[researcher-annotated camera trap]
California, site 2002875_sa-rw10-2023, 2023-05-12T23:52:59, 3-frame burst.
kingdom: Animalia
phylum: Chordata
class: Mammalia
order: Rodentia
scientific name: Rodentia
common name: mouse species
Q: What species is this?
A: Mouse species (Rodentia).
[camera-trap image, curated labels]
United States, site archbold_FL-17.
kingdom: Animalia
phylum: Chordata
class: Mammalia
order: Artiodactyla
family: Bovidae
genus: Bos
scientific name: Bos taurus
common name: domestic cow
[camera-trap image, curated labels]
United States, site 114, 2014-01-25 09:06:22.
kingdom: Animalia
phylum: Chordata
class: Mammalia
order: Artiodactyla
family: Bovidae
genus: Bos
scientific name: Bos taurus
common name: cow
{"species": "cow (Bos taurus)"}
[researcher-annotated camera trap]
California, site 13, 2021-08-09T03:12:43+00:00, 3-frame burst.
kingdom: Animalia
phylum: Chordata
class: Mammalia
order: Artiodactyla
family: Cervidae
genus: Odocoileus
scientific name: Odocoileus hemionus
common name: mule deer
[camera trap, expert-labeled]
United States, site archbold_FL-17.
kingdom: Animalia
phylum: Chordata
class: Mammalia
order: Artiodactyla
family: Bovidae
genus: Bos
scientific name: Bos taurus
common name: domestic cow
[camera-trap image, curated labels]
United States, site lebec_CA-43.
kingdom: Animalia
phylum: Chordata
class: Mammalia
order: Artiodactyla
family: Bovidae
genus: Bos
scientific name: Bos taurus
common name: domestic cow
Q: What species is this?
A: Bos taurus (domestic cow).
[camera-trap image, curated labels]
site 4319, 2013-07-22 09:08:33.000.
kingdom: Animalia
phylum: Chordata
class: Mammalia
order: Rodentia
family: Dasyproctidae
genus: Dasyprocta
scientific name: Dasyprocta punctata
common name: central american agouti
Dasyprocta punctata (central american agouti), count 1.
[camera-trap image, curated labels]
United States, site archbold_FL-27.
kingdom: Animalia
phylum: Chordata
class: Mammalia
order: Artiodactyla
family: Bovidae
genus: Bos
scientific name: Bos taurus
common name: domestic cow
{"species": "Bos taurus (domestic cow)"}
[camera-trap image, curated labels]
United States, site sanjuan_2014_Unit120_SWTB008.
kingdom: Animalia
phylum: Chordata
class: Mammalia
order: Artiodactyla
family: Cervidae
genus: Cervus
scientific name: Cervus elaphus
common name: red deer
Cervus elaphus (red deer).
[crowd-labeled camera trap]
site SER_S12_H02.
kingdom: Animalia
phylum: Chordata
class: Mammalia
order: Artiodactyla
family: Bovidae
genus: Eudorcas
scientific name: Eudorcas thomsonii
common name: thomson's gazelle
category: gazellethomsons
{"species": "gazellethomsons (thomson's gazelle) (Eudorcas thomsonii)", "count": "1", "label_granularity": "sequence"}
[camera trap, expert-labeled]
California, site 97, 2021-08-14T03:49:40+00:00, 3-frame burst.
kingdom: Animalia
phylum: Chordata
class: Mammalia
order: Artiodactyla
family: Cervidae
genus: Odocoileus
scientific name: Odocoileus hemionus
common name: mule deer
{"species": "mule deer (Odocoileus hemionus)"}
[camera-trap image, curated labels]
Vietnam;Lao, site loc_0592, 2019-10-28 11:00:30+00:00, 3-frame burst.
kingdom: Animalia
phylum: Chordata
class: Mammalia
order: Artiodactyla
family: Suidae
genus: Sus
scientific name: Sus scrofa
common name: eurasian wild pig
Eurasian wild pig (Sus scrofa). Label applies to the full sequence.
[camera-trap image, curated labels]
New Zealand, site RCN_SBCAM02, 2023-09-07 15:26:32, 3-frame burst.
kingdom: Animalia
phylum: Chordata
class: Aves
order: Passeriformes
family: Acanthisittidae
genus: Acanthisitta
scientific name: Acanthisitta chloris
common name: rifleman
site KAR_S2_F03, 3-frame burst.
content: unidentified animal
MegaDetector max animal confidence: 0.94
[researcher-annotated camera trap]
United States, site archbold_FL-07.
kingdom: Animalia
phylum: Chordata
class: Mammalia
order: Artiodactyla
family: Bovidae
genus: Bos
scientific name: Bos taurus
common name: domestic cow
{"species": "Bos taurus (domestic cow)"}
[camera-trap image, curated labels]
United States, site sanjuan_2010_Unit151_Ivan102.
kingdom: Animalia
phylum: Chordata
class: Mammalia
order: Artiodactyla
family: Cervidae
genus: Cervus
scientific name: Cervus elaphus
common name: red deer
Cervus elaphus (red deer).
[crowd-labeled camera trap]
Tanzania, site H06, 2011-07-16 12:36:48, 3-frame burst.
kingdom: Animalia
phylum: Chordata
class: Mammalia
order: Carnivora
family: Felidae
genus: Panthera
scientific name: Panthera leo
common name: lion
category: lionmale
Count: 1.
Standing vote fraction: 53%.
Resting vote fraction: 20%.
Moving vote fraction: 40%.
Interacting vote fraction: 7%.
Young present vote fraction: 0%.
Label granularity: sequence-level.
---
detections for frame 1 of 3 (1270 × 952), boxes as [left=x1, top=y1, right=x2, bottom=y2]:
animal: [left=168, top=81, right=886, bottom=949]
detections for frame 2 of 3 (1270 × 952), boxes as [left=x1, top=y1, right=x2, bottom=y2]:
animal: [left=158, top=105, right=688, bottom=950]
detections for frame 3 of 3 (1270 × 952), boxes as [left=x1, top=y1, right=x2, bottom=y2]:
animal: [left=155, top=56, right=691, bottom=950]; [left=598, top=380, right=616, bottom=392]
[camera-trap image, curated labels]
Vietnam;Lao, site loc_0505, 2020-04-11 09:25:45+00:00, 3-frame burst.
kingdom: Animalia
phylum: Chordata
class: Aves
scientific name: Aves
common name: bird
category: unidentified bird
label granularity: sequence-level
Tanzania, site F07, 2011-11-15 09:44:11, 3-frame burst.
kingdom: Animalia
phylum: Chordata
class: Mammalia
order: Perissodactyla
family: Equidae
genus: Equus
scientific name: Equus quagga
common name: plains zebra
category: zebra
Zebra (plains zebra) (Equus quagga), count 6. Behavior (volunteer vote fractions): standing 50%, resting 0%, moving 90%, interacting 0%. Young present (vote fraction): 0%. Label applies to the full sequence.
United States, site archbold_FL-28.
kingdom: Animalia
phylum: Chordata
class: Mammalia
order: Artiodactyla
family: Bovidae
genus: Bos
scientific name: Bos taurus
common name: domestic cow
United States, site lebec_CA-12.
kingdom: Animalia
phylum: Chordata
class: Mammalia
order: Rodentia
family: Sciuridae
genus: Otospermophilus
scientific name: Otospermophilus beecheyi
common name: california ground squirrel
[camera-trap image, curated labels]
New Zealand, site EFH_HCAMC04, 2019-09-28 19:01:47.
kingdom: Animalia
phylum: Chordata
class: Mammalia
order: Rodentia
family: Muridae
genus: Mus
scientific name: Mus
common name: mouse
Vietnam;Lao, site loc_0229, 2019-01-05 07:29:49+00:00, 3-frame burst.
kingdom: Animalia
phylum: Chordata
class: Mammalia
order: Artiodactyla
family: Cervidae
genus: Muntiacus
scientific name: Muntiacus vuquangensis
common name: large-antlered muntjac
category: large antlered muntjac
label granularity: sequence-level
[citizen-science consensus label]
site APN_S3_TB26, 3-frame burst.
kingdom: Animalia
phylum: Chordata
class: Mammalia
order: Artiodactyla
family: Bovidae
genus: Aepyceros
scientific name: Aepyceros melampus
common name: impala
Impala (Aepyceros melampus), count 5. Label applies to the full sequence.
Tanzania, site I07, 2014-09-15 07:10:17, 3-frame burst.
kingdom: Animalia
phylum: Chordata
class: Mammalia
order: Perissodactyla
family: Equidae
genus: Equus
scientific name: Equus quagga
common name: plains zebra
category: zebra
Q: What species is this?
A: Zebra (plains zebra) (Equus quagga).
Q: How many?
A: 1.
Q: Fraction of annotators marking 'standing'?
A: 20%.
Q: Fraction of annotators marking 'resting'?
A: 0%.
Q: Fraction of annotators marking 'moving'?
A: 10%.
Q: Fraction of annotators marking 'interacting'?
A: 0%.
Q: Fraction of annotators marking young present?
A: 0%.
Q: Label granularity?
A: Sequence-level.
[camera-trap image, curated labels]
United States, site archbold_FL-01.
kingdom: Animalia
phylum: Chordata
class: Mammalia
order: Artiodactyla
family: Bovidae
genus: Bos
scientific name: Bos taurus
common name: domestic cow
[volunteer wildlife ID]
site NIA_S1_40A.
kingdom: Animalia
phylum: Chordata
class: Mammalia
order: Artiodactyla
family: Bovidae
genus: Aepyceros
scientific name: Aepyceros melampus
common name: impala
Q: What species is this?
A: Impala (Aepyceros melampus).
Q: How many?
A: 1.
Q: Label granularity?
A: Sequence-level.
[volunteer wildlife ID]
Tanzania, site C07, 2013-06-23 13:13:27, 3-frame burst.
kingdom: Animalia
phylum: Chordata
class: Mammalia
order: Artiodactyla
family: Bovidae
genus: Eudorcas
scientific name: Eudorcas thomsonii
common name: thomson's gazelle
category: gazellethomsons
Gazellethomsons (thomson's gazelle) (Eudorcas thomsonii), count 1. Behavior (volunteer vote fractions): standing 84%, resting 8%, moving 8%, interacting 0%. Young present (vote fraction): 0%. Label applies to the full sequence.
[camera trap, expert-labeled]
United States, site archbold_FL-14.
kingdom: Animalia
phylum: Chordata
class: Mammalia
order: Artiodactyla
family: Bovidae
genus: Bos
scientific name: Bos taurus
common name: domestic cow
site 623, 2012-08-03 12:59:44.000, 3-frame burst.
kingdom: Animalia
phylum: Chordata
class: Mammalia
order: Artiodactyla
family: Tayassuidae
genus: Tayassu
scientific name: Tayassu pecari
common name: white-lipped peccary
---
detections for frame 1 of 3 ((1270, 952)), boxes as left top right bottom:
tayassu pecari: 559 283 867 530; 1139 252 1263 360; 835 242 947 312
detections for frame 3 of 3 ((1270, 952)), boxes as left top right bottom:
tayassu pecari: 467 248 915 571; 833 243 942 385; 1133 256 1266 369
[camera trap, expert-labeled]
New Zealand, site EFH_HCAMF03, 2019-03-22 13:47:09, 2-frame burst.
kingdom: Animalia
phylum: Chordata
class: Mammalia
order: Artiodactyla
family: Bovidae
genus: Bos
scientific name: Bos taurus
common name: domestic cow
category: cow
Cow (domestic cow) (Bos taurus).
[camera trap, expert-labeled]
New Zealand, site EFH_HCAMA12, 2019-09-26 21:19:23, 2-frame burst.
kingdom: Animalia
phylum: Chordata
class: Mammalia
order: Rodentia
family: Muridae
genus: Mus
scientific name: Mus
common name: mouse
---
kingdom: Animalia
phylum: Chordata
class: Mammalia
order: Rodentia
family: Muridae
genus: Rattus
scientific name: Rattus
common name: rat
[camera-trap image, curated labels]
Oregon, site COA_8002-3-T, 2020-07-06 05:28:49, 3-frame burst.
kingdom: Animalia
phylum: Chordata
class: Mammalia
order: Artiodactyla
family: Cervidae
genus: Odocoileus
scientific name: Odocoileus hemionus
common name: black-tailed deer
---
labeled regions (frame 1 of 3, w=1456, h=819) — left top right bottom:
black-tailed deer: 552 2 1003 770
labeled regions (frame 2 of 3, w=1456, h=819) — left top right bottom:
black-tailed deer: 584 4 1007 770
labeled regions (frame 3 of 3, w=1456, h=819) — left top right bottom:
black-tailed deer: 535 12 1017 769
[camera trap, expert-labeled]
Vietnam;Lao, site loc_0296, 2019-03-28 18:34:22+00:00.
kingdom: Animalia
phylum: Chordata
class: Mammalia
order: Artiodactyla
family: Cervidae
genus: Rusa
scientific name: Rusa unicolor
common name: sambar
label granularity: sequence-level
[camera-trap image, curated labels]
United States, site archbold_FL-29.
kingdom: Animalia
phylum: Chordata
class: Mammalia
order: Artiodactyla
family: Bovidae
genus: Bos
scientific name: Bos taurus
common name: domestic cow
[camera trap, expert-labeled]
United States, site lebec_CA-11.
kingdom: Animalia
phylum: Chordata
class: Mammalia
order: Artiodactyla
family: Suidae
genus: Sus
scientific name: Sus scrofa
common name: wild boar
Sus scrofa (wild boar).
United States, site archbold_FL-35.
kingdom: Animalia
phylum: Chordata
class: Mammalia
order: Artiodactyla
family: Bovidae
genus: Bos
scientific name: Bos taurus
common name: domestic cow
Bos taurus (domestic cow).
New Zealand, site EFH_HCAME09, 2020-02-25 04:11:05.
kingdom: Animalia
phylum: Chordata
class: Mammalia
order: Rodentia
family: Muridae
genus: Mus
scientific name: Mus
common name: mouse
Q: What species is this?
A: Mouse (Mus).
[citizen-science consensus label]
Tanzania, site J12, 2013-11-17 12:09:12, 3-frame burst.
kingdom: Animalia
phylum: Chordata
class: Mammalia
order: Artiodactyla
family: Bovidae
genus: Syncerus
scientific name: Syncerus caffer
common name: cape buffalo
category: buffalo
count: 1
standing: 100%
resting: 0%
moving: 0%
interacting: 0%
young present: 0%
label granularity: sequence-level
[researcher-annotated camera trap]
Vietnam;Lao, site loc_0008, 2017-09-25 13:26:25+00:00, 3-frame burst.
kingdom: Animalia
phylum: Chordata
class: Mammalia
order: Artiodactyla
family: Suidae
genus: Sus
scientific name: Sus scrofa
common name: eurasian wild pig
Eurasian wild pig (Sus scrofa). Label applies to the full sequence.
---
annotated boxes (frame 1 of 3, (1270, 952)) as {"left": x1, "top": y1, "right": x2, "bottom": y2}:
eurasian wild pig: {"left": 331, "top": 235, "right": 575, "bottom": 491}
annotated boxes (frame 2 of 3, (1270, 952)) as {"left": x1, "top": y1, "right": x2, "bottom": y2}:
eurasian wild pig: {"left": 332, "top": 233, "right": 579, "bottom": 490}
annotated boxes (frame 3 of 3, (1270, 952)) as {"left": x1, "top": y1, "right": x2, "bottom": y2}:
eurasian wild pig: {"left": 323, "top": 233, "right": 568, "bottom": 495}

####

Could you transcribe the entries exactly, from the first line through the line containing "A: Bos taurus (domestic cow).", and give nothing more?

[researcher-annotated camera trap]
California, site 2002875_sa-rw10-2023, 2023-05-12T23:52:59, 3-frame burst.
kingdom: Animalia
phylum: Chordata
class: Mammalia
order: Rodentia
scientific name: Rodentia
common name: mouse species
Q: What species is this?
A: Mouse species (Rodentia).
[camera-trap image, curated labels]
United States, site archbold_FL-17.
kingdom: Animalia
phylum: Chordata
class: Mammalia
order: Artiodactyla
family: Bovidae
genus: Bos
scientific name: Bos taurus
common name: domestic cow
[camera-trap image, curated labels]
United States, site 114, 2014-01-25 09:06:22.
kingdom: Animalia
phylum: Chordata
class: Mammalia
order: Artiodactyla
family: Bovidae
genus: Bos
scientific name: Bos taurus
common name: cow
{"species": "cow (Bos taurus)"}
[researcher-annotated camera trap]
California, site 13, 2021-08-09T03:12:43+00:00, 3-frame burst.
kingdom: Animalia
phylum: Chordata
class: Mammalia
order: Artiodactyla
family: Cervidae
genus: Odocoileus
scientific name: Odocoileus hemionus
common name: mule deer
[camera trap, expert-labeled]
United States, site archbold_FL-17.
kingdom: Animalia
phylum: Chordata
class: Mammalia
order: Artiodactyla
family: Bovidae
genus: Bos
scientific name: Bos taurus
common name: domestic cow
[camera-trap image, curated labels]
United States, site lebec_CA-43.
kingdom: Animalia
phylum: Chordata
class: Mammalia
order: Artiodactyla
family: Bovidae
genus: Bos
scientific name: Bos taurus
common name: domestic cow
Q: What species is this?
A: Bos taurus (domestic cow).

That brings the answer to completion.